* [Exercise details]: The records below hold a stretch from the line with "[researcher-annotated camera trap]" through the line with "common name: song sparrow"; return exactly those lines, ends included, and nothing more.

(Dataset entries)
+---+

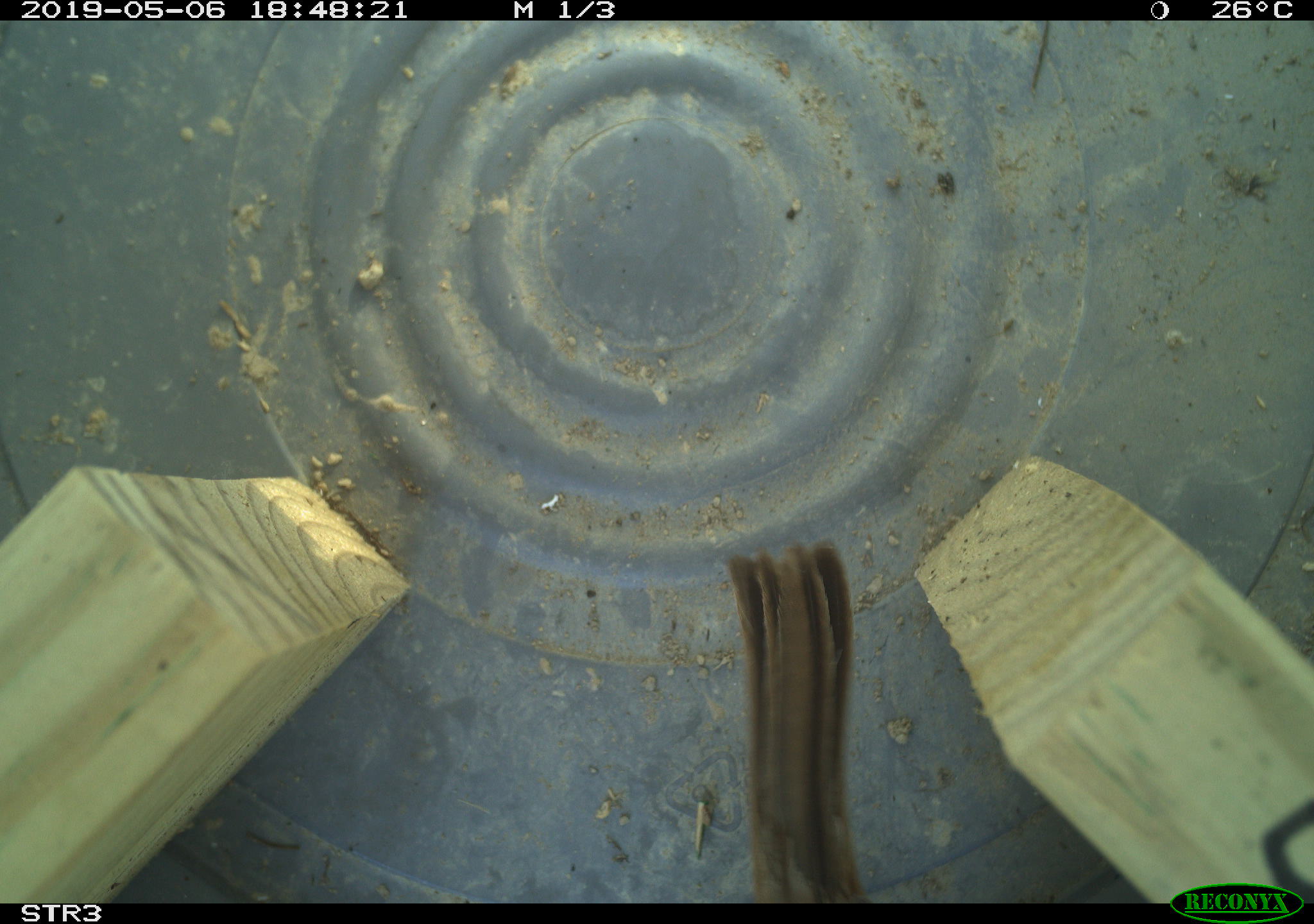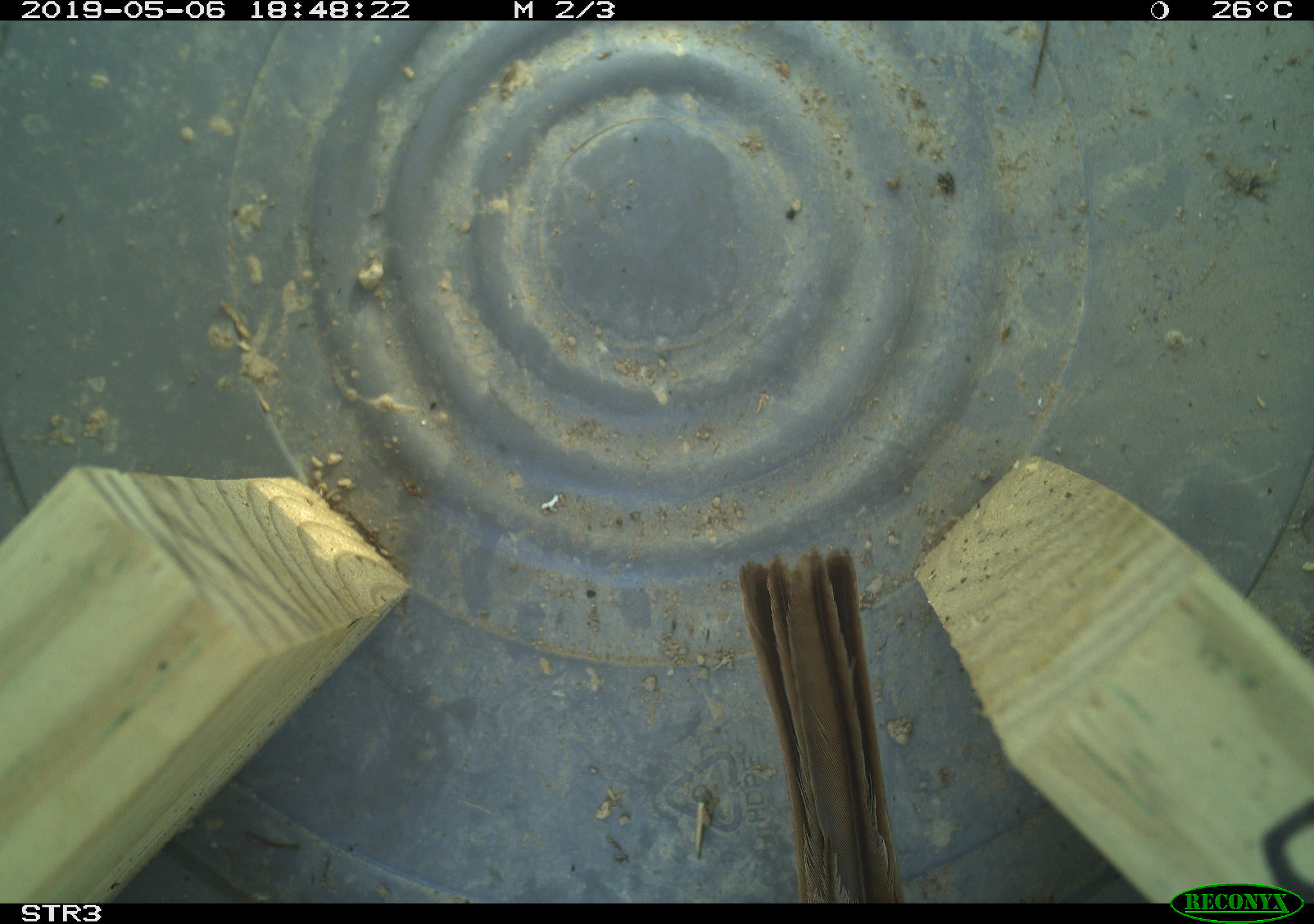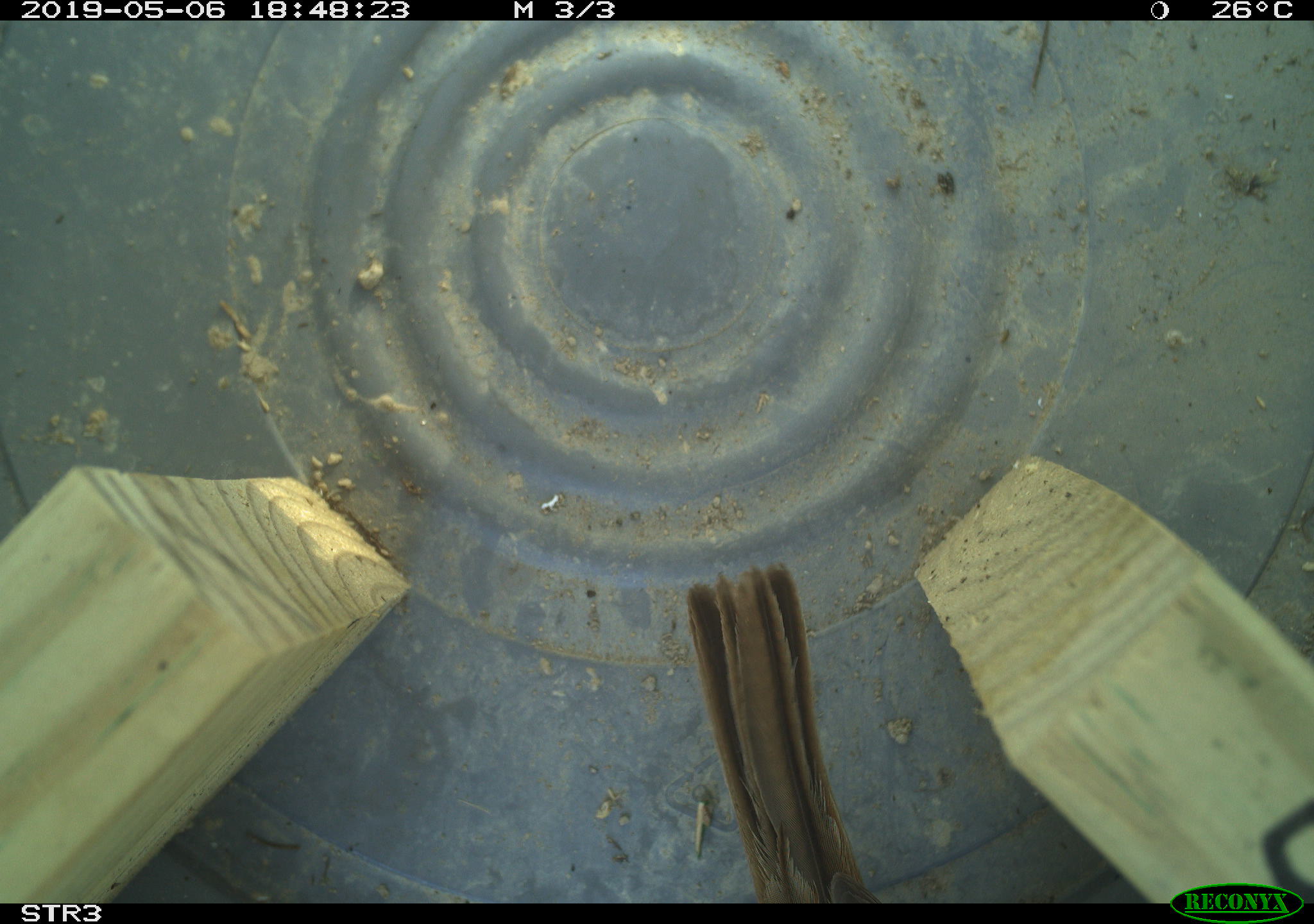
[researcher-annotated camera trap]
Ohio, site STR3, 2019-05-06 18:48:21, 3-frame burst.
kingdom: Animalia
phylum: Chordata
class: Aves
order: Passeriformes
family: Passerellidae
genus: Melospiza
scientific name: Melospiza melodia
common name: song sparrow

+---+

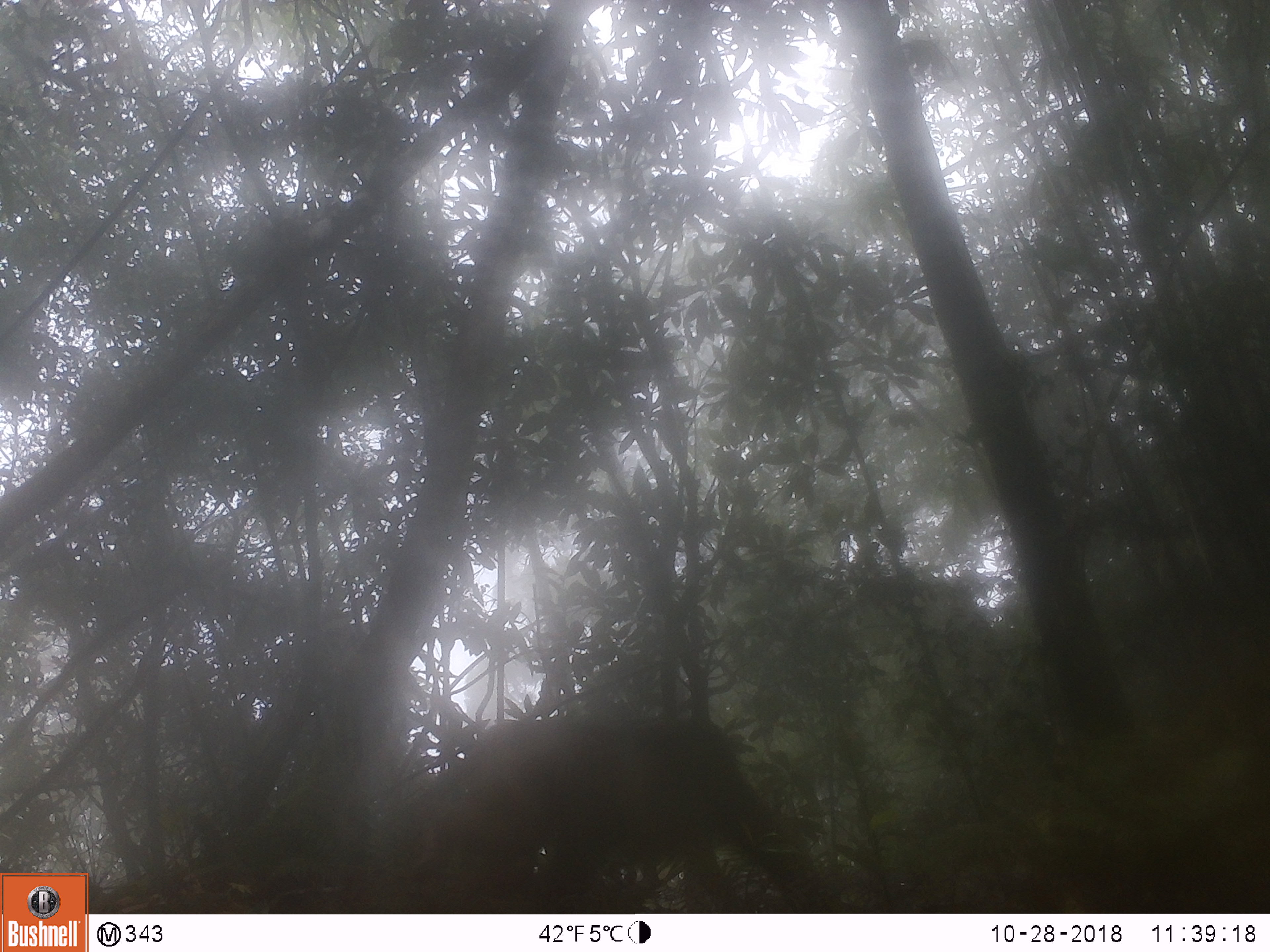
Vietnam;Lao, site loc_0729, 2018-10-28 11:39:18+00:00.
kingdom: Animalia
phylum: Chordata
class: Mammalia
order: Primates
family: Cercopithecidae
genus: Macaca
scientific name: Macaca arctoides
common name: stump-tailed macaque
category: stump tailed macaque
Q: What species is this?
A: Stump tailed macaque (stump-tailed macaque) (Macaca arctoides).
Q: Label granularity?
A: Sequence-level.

+---+

* [Response to this exercise]:
[researcher-annotated camera trap]
Ohio, site STR3, 2019-05-06 18:48:21, 3-frame burst.
kingdom: Animalia
phylum: Chordata
class: Aves
order: Passeriformes
family: Passerellidae
genus: Melospiza
scientific name: Melospiza melodia
common name: song sparrow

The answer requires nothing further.